Etwas verunsichert folgt Suze meinem Blick, bis wir beide mein Bett anstarren. Mein großer, giftgrüner Koffer ist voll. Neben ihm liegt ein weiterer Haufen Klamotten. Und mit Make-up und Accessoires hatte ich noch gar nicht angefangen.

»Es geht nicht, Suze«, jammere ich. »Was soll ich bloß tun?«

»Luke anrufen und es ihm sagen?«, schlägt Suze vor. »Ihn bitten, einen Wagen mit einem größeren Kofferraum zu mieten?«

Ich schweige und versuche, mir Lukes Gesicht vorzustellen, wenn ich ihn bitte, ein größeres Auto zu mieten, damit meine Klamotten alle hineinpassen.

»Der Punkt ist«, sage ich schließlich, »dass ich mir nicht ganz sicher bin, ob er dafür Verständnis hätte …«

Es klingelt an der Tür, und Suze steht auf.

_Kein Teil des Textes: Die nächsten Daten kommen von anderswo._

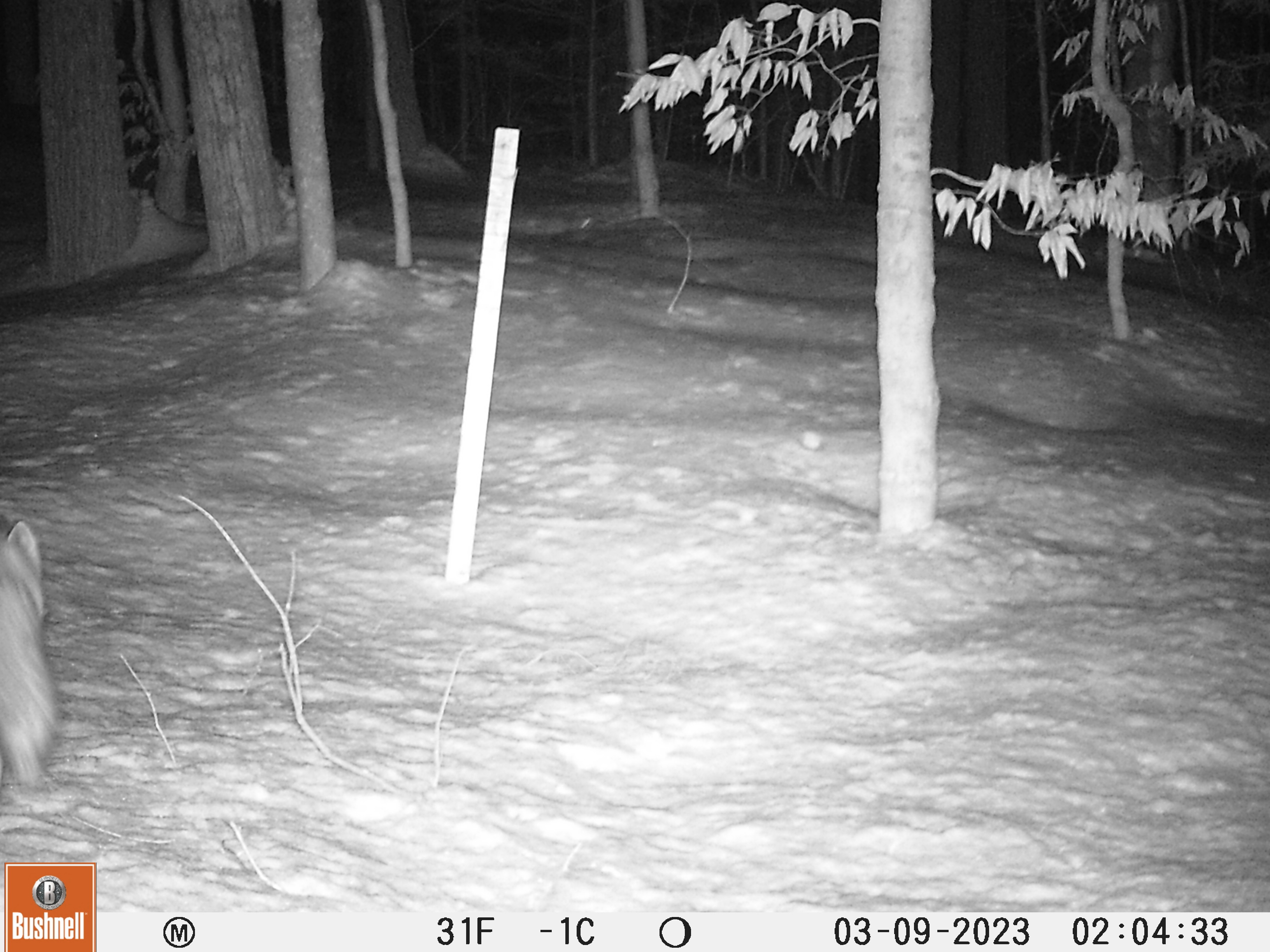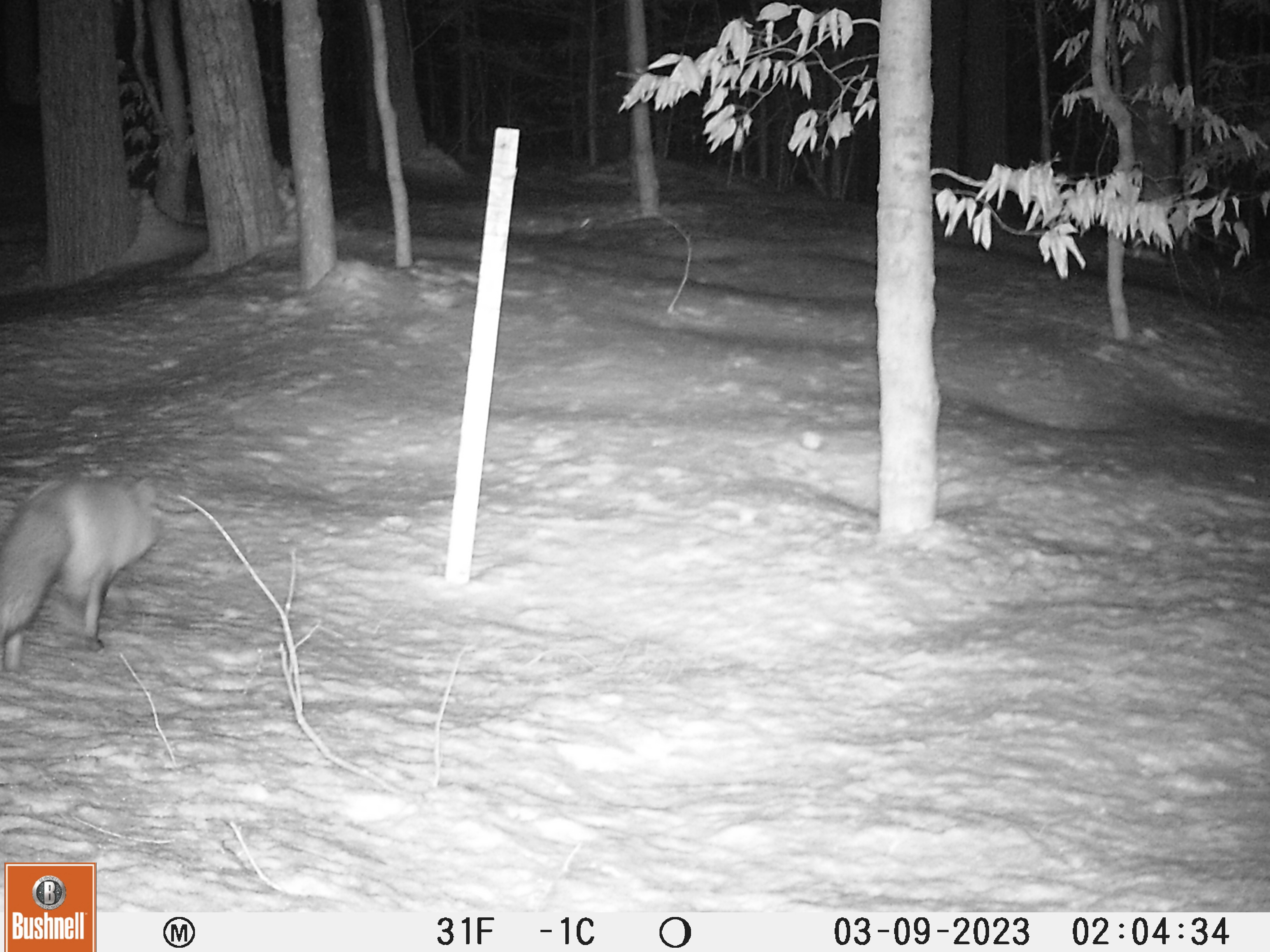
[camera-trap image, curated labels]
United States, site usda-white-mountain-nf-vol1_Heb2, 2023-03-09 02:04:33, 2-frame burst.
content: unidentified animal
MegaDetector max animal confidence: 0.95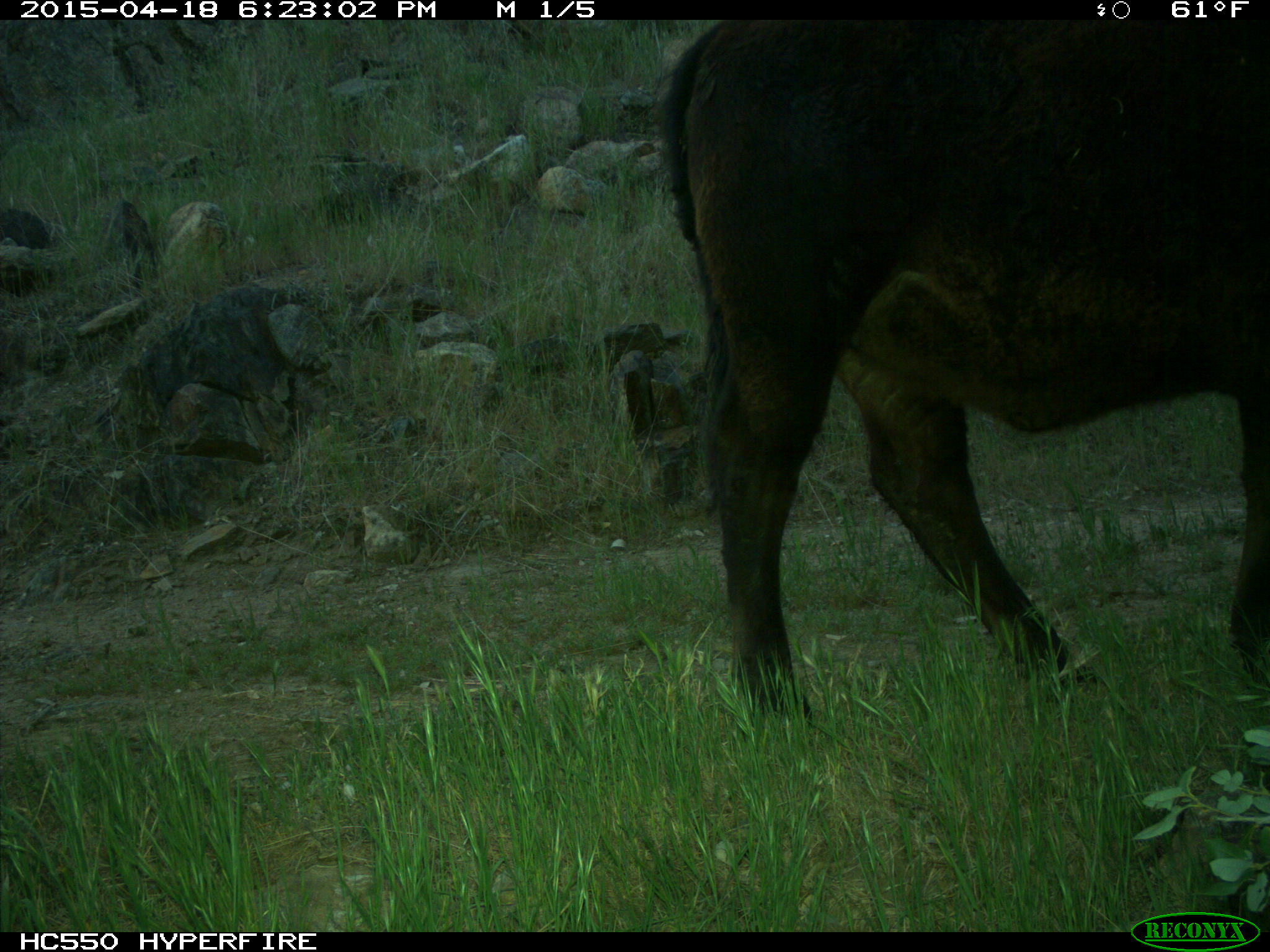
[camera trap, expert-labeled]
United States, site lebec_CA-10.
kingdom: Animalia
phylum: Chordata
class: Mammalia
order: Artiodactyla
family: Bovidae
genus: Bos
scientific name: Bos taurus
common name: domestic cow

»Das ist bestimmt Special Express. Die holen mein Päckchen ab«, sagt sie. »Hör mal, Bex, das klappt schon! Du musst nur … ein paar Sachen hier lassen.« Suze geht zur Wohnungstür und lässt mich mit dem Chaos auf meinem Bett allein.

Hier lassen? Aber was hier lassen? Es ist ja nicht so, als hätte ich massenweise Zeug eingepackt, das ich nicht brauche. Wenn ich jetzt irgendwelche Sachen hier lasse, funktioniert mein ganzer Plan nicht mehr.

Okay, komm. Eine Runde unorthodoxes Denken. Es muss eine Lösung geben.

Vielleicht könnte ich … heimlich einen Anhänger ans Auto hängen, wenn Luke gerade nicht guckt?

Oder vielleicht könnte ich alle meine Klamotten anziehen und sagen, dass ich friere …

Ach, es ist hoffnungslos. Was soll ich tun?

Gedankenverloren gehe ich aus meinem Zimmer in den Flur, wo Suze einem uniformierten Herrn gerade einen wattierten Umschlag überreicht.